La route escarpée, qui traverse la vallée de la Vésubie (Alpes-Maritimes), serpente entre les montagnes. Elle longe des parois rocheuses qui se dressent à pic, passe sous des tunnels étroits et sombres. Dans la nuit du lundi 24 au mardi 25 juin, de violentes pluies ont causé d’importants dégâts dans le village de Saint-Martin-Vésubie, où Eric Ciotti a grandi. Les eaux sont brutalement montées, deux ponts ont été emportés. Un paysage désolé, à l’image de la droite qui a explosé, au lendemain de l’alliance électorale nouée de force par le président du parti Les Républicains (LR) avec le Rassemblement national (RN), contre l’avis de l’ensemble des barons de son parti. « Ça souffle fort », reconnaît l’intéressé devant Le Monde mercredi 26 juin, à l’arrière de la voiture qui le ramène à Nice, après une brève visite de soutien à son village natal.

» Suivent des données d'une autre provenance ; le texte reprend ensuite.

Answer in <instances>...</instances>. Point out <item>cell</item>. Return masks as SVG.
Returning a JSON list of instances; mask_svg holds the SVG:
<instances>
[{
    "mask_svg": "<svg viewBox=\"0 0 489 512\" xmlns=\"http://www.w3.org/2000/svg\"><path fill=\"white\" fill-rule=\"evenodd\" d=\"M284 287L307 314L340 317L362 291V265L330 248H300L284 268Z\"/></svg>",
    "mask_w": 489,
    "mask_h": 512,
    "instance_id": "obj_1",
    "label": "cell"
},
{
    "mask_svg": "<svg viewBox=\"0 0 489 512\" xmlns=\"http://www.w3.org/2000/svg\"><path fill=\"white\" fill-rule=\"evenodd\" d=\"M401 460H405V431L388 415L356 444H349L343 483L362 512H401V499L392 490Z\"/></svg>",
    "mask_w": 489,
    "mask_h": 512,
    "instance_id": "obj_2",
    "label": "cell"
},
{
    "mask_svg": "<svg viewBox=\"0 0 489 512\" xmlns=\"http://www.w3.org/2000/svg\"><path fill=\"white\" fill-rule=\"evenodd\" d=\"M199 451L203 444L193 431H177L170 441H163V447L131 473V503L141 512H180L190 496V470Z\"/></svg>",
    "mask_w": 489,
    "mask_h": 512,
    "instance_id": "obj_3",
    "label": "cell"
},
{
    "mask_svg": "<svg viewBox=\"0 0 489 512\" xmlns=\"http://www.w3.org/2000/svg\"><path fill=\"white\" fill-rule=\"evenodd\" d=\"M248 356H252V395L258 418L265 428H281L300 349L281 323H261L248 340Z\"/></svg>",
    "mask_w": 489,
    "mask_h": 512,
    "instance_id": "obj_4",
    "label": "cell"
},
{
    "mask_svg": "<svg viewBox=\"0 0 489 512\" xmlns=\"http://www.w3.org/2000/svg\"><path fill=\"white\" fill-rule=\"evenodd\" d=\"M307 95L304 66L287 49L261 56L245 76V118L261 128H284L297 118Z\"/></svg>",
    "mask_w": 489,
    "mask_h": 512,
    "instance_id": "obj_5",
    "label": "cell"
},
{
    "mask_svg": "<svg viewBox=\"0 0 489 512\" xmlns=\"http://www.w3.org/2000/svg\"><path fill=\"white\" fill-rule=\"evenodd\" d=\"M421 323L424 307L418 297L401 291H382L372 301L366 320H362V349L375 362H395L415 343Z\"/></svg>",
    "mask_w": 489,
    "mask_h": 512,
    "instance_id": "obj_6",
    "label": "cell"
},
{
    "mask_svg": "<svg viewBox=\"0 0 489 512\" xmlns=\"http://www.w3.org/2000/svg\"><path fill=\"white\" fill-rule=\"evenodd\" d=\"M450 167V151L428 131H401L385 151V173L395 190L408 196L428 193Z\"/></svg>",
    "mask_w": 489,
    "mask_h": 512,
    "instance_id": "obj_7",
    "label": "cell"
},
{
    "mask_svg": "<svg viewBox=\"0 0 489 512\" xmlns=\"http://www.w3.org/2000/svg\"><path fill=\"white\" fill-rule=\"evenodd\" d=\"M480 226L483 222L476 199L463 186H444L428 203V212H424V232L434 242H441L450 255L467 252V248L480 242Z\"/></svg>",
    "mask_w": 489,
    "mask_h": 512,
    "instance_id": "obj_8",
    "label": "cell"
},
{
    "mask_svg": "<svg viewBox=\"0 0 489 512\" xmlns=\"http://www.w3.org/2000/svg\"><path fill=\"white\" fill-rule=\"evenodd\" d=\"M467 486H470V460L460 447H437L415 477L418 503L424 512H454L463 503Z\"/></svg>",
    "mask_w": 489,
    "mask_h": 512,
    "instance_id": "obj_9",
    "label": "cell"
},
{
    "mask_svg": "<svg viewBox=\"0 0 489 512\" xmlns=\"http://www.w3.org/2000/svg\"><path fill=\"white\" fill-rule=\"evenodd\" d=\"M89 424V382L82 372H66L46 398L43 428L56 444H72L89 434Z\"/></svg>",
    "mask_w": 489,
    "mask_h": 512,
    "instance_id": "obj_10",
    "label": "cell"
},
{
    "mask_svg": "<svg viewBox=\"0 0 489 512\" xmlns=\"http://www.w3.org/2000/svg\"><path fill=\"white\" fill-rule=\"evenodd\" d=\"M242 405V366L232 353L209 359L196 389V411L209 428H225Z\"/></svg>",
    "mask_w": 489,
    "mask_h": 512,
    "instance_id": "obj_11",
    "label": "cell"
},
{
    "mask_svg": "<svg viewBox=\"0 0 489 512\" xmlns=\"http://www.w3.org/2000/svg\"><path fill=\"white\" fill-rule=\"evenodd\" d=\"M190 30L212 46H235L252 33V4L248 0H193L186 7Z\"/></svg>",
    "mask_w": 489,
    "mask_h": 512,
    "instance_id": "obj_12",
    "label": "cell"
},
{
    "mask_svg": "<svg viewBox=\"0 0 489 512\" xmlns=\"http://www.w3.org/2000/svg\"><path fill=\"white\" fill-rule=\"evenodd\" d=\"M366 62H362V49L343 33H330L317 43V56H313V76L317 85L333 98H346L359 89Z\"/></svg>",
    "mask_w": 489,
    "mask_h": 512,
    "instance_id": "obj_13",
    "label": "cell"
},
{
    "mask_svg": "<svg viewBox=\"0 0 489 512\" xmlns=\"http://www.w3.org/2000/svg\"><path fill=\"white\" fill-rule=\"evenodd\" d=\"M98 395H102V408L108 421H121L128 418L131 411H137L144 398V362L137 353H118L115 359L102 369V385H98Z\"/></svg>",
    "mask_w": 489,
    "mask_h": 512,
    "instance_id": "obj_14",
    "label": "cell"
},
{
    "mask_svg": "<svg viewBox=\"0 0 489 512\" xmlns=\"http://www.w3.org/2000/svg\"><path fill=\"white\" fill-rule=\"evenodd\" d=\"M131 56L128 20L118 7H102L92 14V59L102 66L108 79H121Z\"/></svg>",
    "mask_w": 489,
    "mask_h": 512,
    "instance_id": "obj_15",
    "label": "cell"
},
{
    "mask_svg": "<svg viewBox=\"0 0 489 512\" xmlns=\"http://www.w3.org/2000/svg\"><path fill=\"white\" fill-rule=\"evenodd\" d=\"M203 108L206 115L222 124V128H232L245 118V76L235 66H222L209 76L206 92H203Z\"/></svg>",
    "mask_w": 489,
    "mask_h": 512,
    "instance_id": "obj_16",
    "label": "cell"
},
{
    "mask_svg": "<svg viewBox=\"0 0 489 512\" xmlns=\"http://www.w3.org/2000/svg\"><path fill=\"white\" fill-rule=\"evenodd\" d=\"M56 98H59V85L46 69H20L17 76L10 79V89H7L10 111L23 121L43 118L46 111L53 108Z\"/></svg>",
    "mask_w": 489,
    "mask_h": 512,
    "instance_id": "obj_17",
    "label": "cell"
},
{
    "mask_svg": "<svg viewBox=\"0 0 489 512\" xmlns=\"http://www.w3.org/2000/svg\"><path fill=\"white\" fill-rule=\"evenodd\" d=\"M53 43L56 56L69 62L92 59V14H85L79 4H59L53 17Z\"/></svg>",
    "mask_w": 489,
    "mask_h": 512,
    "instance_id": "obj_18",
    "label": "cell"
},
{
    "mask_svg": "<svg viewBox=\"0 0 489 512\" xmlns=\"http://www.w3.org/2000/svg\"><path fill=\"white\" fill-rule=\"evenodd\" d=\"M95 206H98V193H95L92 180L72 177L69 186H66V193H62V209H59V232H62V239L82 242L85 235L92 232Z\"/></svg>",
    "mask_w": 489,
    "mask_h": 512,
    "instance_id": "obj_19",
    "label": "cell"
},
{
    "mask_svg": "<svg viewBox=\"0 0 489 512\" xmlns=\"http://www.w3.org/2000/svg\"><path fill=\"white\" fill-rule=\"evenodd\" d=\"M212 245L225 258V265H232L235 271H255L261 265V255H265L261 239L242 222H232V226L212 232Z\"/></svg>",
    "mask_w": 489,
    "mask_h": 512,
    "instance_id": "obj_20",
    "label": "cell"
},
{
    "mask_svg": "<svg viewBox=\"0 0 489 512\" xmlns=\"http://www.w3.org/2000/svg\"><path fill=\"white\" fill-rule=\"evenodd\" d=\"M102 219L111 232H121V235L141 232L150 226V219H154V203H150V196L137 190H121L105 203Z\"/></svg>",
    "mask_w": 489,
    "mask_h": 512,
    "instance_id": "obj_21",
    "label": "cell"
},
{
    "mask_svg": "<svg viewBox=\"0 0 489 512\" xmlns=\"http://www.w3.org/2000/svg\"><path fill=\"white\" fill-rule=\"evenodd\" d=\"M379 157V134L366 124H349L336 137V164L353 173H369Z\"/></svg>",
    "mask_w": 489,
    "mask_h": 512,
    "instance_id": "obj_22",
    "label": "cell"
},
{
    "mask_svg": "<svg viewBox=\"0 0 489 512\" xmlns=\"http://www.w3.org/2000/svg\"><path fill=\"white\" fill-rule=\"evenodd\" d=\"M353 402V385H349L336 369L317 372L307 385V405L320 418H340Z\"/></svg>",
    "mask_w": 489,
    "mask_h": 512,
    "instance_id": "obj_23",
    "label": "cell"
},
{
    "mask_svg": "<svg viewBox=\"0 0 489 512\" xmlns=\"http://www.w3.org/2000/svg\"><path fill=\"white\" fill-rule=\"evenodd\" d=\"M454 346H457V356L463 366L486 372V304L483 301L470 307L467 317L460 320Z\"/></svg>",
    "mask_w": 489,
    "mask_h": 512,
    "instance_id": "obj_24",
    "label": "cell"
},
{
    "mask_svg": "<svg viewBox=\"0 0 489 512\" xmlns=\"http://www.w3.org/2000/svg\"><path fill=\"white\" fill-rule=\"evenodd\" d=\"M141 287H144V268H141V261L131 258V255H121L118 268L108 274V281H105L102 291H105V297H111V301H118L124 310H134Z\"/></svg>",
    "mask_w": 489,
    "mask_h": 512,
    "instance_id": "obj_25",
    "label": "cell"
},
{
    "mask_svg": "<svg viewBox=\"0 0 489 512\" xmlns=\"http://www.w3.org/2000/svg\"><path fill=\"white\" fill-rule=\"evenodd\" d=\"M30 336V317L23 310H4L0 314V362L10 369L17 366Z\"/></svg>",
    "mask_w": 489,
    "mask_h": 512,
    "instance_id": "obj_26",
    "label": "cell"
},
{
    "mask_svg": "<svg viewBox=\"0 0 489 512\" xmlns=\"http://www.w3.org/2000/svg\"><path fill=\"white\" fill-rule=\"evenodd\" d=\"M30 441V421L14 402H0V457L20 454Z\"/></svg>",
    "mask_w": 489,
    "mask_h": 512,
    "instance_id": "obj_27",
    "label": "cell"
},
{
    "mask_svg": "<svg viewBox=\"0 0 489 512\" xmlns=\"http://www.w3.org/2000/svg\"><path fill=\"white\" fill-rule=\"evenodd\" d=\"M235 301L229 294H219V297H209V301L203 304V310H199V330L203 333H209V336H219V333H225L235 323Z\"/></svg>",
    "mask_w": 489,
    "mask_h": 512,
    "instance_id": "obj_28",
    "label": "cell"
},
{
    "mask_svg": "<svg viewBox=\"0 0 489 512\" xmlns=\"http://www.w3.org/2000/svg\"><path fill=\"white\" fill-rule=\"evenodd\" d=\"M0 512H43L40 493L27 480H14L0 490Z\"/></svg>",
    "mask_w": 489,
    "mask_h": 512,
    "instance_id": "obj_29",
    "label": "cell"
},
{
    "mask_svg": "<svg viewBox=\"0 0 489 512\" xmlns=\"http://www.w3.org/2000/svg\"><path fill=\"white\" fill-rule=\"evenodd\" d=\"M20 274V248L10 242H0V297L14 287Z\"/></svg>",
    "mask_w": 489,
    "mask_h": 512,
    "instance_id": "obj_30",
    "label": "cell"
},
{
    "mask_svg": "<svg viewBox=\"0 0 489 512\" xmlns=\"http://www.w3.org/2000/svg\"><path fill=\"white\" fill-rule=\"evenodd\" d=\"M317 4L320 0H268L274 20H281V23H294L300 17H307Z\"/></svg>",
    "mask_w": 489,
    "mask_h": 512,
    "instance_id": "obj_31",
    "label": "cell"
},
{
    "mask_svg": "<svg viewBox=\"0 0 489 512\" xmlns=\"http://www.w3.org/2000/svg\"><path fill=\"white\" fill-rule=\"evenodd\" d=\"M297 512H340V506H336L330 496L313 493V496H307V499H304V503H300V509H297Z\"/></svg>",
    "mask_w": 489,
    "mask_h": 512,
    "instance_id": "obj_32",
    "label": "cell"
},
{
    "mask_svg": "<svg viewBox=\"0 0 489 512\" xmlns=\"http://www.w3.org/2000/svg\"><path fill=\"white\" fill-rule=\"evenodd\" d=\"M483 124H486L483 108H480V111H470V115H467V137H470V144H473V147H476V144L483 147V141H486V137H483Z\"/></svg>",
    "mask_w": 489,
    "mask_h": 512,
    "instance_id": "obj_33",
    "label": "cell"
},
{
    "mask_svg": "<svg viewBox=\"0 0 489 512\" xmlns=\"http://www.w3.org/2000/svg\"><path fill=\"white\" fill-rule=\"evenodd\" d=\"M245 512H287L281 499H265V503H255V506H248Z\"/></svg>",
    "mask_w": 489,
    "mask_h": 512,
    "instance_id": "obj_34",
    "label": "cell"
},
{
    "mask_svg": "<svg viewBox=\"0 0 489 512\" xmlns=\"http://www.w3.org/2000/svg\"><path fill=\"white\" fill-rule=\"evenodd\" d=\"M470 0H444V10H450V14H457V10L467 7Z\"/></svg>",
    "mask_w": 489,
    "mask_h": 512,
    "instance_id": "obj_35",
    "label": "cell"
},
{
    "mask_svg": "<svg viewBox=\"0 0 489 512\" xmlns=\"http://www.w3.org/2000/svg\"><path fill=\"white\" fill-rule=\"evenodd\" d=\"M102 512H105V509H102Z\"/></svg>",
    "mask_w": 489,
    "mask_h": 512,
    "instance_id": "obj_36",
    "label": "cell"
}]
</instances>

Actant une « rupture historique », Eric Ciotti n’a pas d’états d’âme. Il assure même qu’il ne s’est jamais senti aussi bien, comme « libéré ». Après tant d’« acrobaties idéologiques » qui avaient fini par le « lasser », il est enfin « fidèle à [lui]-même ». « Les masques tombent », avait prédit Emmanuel Macron, le 12 juin. S’il a souvent changé de patron (Christian Estrosi, contre lequel il s’est retourné, François Fillon, Nicolas Sarkozy, puis à nouveau François Fillon…), l’ex-« M. Sécurité » de la droite a toujours défendu une ligne intransigeante en matière d’immigration et de sécurité, dans les pas de Charles Pasqua.
En 2021, alors qu’il concourait à la primaire de la droite, il avait multiplié les propositions-chocs, alignées sur celles du RN : suppression du droit du sol, « préférence nationale » sur l’emploi et le logement, création d’un « Guantanamo à la française »… Il n’hésite pas non plus à assumer la théorie xénophobe du « grand remplacement ». Depuis son accord avec le parti de Marine Le Pen, le président de LR, que les autres dirigeants du parti veulent démettre de ses fonctions, doit faire des compromis, notamment sur les retraites. Il relativise : une fois au pouvoir, croit-il, « un pragmatisme va s’installer ».
Militant du Rassemblement pour la République (RPR) depuis l’âge de 16 ans, le député des Alpes-Maritimes a souvent évoqué le souvenir d’un grand-oncle corrézien, ancien résistant devenu conseiller municipal de Saint-Martin-Vésubie, qui lui a transmis son admiration pour le général de Gaulle et Jacques Chirac. A l’heure d’annoncer son alliance avec l’extrême droite, mardi 11 juin sur TF1, Eric Ciotti n’a pas une pensée pour l’ancien président, qui affirmait que « l’extrémisme dégrade et salit l’honneur de la France », son testament. « Je n’ai jamais été chiraquien », avance-t-il, rappelant qu’à la présidentielle de 1995 il a soutenu Edouard Balladur, qui, trois ans plus tard, aux régionales de 1998, avait été tenté de nouer un accord avec le Front national de Jean-Marie Le Pen, sans y céder.